KI-generiertes Konzeptbild der Roboter-unterstützten Instandhaltung der Zukunft
Ulrike Ebner via ChatGPT

Roboter als Helfer

Auch physische Assistenzsysteme in Form von Robotern könnten in Zukunft die Mechaniker unterstützen, ihnen beispielsweise die richtigen Werkzeuge bringen. Assistenzsysteme sind zudem eine Möglichkeit, dem Fachkräftemangel zu begegnen, Durchlaufzeiten zu verringern und Standortnachteile aufgrund hoher Lohnkosten auszugleichen.
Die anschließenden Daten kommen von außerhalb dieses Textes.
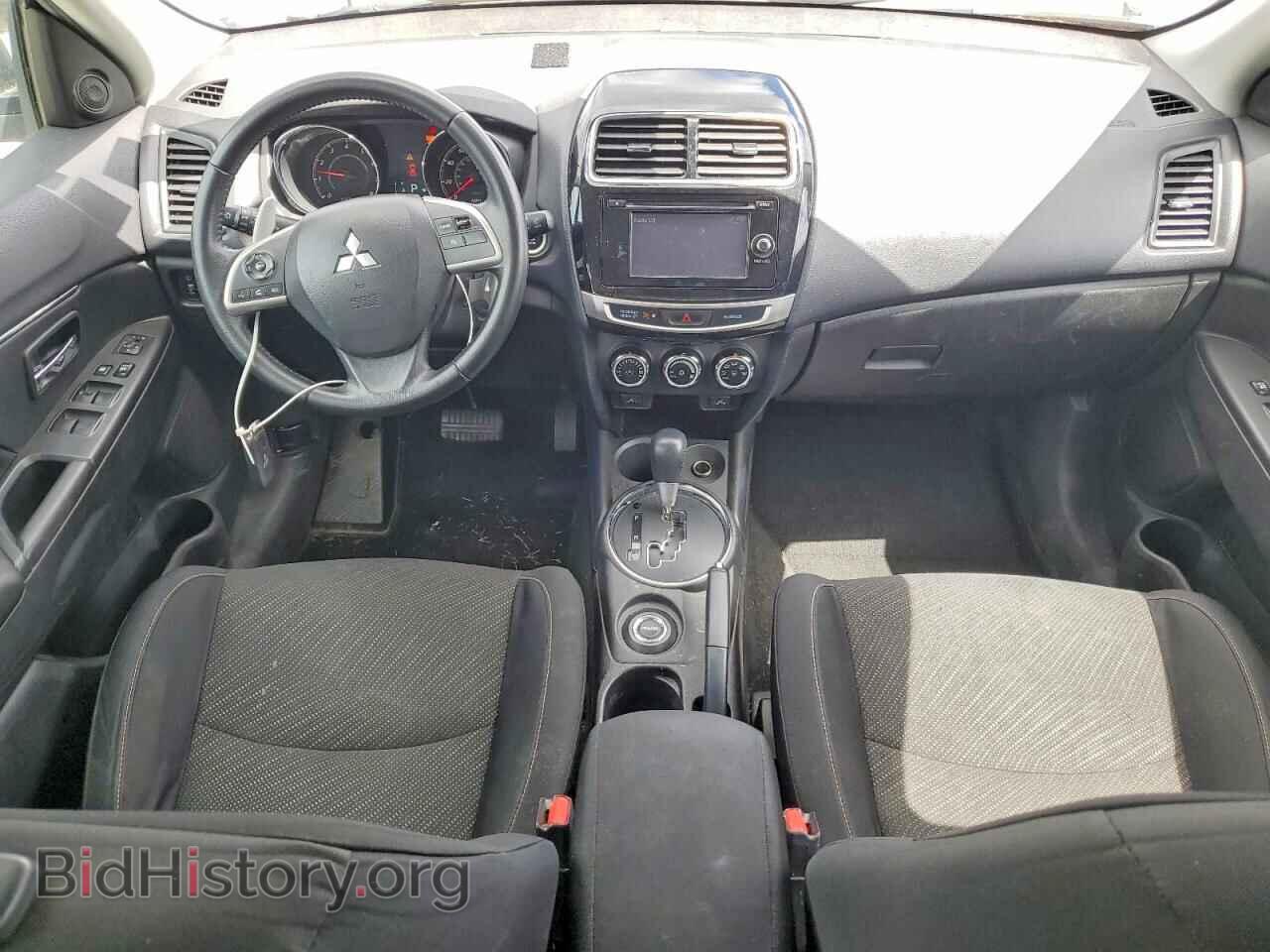 2015 MITSUBISHI OUTLANDER - VIN: 4A4AR4AU1FE027120 - Фото 8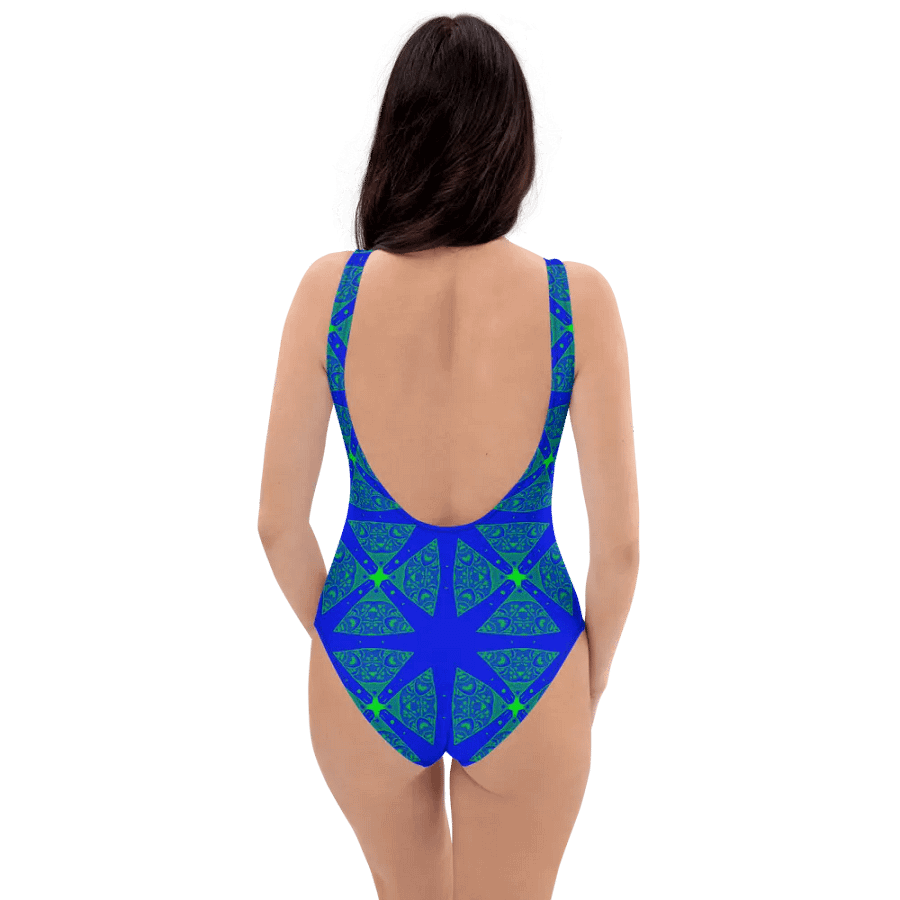 Geometric Gems Swimsuit product image (3)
Für Prozesse, wo es um größere Mengen oder sehr komplexe Bauteile geht, ist eine gewisse Automatisierung möglich. "Es wird zwangsläufig eine Folge der demografischen Entwicklung sein", sagt Städing. Als Beispiele nennt er Verschraubungen und Bewertungen. Eine Vollautomatisierung der Instandhaltung ist aufgrund des Variantenreichtums der zu wartenden Fluggeräte und Triebwerke allerdings nicht absehbar. Effizienzsteigerungen sind aber durch weitere Digitalisierung möglich. "Wir sind dabei, an allen möglichen Stellen Brücken zu bauen, so dass Systeme, die per Definition nicht miteinander reden, verknüpft werden", sagt Wende. Sogenannte Software-Roboter können dann beispielsweise automatisiert Dokumente ausfüllen. Das verhindert Systembrüche und entlastet die Mechaniker. Denkbar sind auch digitale Zwillinge von Bauteilen und Baugruppen, auf denen Informationen abgespeichert werden, "als 3D-Modell in der Inspektion, wo man seine Befunde direkt und schnell dokumentieren kann", sagt Städing. Und was ist mit möglichen neuen Flugzeugtechnologien, die auf die Instandhaltung in den kommenden zehn, zwanzig Jahren zukommen? "Aus Maintenance-Sicht ist das noch so weit weg. Der Fokus ist total auf dem, was wir jetzt gerade vor der Brust haben", sagt Städing. Man habe aber im letzten Luftfahrt- forschungsprogramm "LuFo Klima" der Bundesregierung ein Projekt beantragt, das sich damit beschäftigt, welche Implikationen Wasserstoffantriebe auf künftige Shop-Abläufe haben könnten.

KI-generiertes Konzeptbild der Roboter-unterstützten Instandhaltung der Zukunft
Ulrike Ebner via ChatGPT

Mehr Forschung

Auch das DLR-Institut für Instandhaltung und Modifikation setzt sich mit möglichen Zukunftsantrieben auseinander. "Wir sind dabei, Verfahren zu verbessern, wie man die Lebenszyklus-Aufwände von Technologien beschreiben kann, die man noch gar nicht kennt", sagt Wende. Gerade bei Wasserstoff-Antriebssystemen gibt es noch keine Erfahrungswerte, wie sie sich in der Luftfahrt verhalten. Deshalb greifen die Forscher auf Daten von bereits existierenden Systemen am Boden zurück, beispielsweise wasserstoffbetriebene Lastwagen oder Schienenfahrzeuge. "Grundsätzlich sehe ich keine Showstopper in der Maintenance, was neue Technologien angeht", sagt Wende. Er wünscht sich aber, dass bei der Entwicklung künftiger Flugzeuge der technische Betrieb stärker berücksichtigt wird. Wichtig sei zudem eine stärkere finan-zielle Förderung von Forschungs- und Entwicklungsthemen aus der Instandhaltung. In den vergangenen Jahren seien Gelder stark in Projekte zum klimaneutralen Fliegen geflossen. "Verglichen mit gänzlich neuartigen Triebwerkskonzepten können wir in der Maintenance dazu wenig beitragen. Dafür sind wir als Teil der Kreislaufwirtschaft extrem effektiv, wenn es darum geht, Ressourceneffizienz zu steigern", so Städing.